Instructions for

Self-service registration

Note: A request context for the browser client is required when a server-side web app uses an embedded SDK as a proxy between itself and Okta. This context contains values (geolocation, IP address, and user agent) that inform a secure response. However, these values are currently taken from the server rather than the client. As a result, network zones and behaviors that drive their conditions based on these request context values don’t currently work.

Enable a self-registration flow in your app using the embedded SDK.

Learning outcomes

Configure your Okta org for self-service registration.
Set up the password, email, and/or phone authentication factors.
Set up and send a verification email during new user registration.

What you need

An app that uses the embedded Identity Engine SDK
Okta org already configured for a multifactor use case
Identity Engine SDK set up for your own app

Sample code

Overview

Self-service registration allows users to sign up to an app by themselves. In this use case, the user must register with a password, email, and/or phone factors. Enable self-service registration for the app in your Okta org and then build the self-service registration flow in your app.

Password, email, and phone factors

Configuration updates

Configure your Okta org to accept self-registration with the password, email, and/or phone factors.

See

Set up your Okta org for a multifactor use case
.
Create a user profile policy
Set the Email and Phone authenticators as optional enrollment factors

Create a user profile policy

Create a policy for self-registration:

Open the Admin Console for your org.
Go to Security > User Profile Policies, and click Add user profile policy.
Enter a policy Name, and click Save.
Click the pencil icon next to your new policy.
Ensure that Self-service registration is set to Allowed.
Click Manage apps.
Click Add an App to This Policy.
Click Apply next to your app, and then click Close.

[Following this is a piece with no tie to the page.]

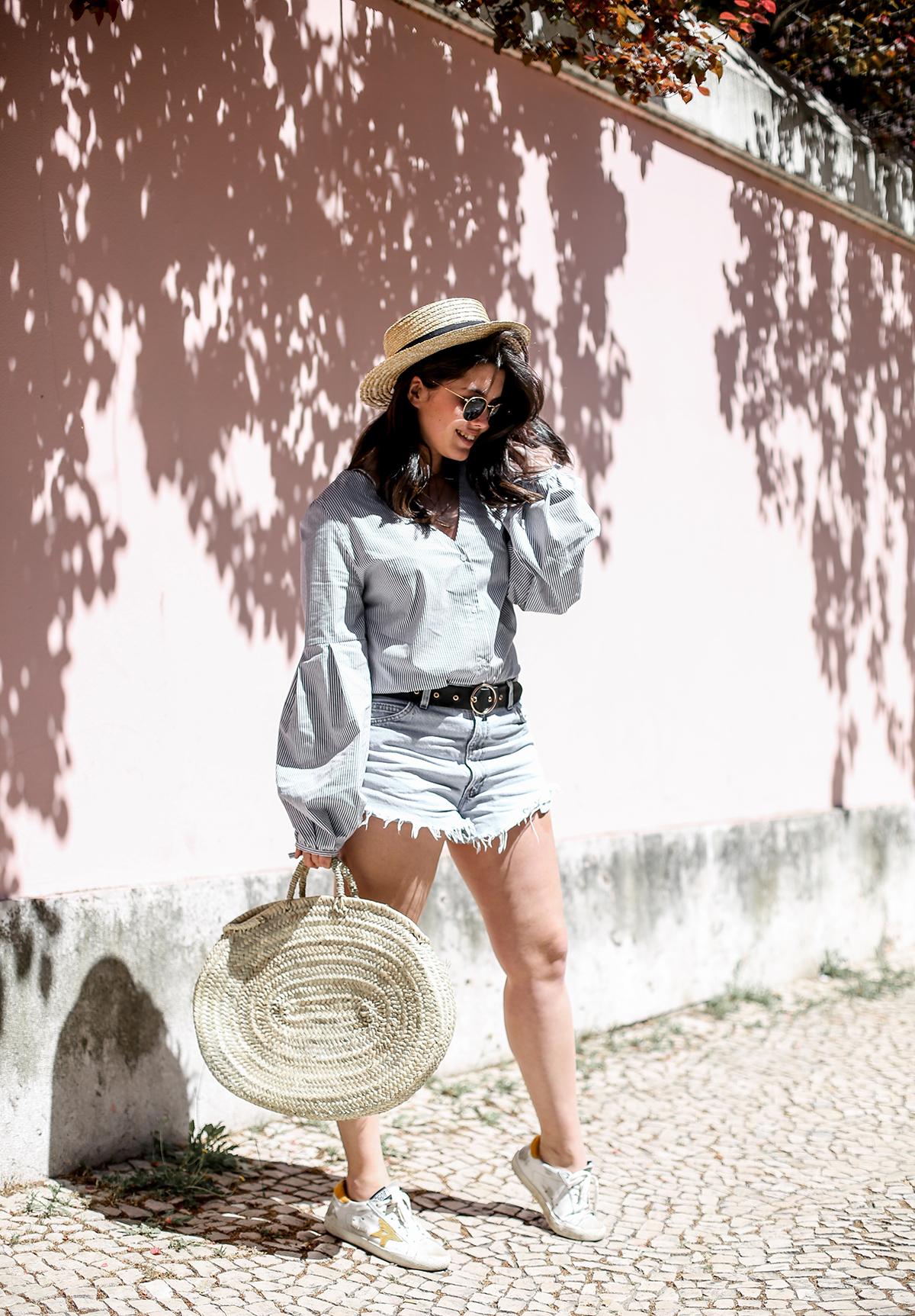 bershka-look-levis-short-basket-bag-myblueberrynightsblog4
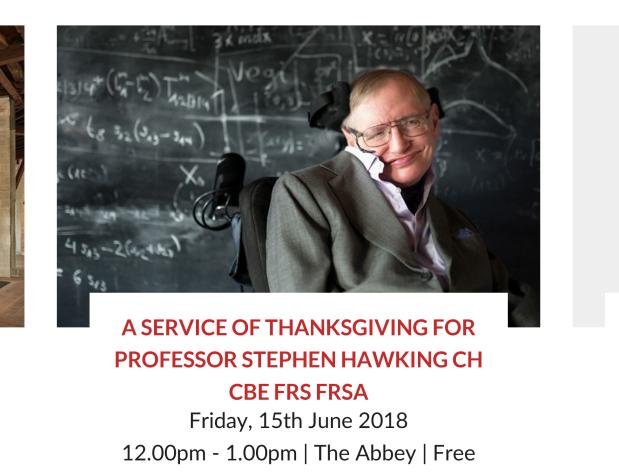 A Celebration of Stephen Hawking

Note: See configure user profile policies (opens new window) for more user profile policy options.

Set the email and phone authenticators as optional enrollment factors

Go to Security > Authenticators to view the available authenticators.
Select the Enrollment tab.
Click Edit under Default Policy.
Go to the Effective factors section of the Edit Policy dialog:
1. Set Email to Optional.
2. Set Phone to Optional.
Click Update Policy.

Summary of steps

The sequence of steps for self-service registration is described in the following three sequence diagrams.

Start a new user registration with the password authenticator

The following diagram illustrates the beginning of the registration process where the user initiates their sign-in flow and enrolls their password.

A sequence diagram that shows the beginning of the self-service registration flow, from the user clicking Create Account to their enrolling a password

Enroll and verify the email authenticator

After being shown the list of available authenticators, the customer continues the self-registration flow by selecting the email authenticator.

A sequence diagram that shows the email factor enrollment part of the self-service registration flow

Skip the optional remaining authenticators

After the password and email authenticators are verified, the user has the option to skip the phone authenticator.

A sequence diagram that shows the phone factor being skipped as part of the self-service registration skip phone flow

Enroll and verify the phone (SMS) authenticator

After the password and email authenticators are verified, the user has the option to enroll the phone authenticator.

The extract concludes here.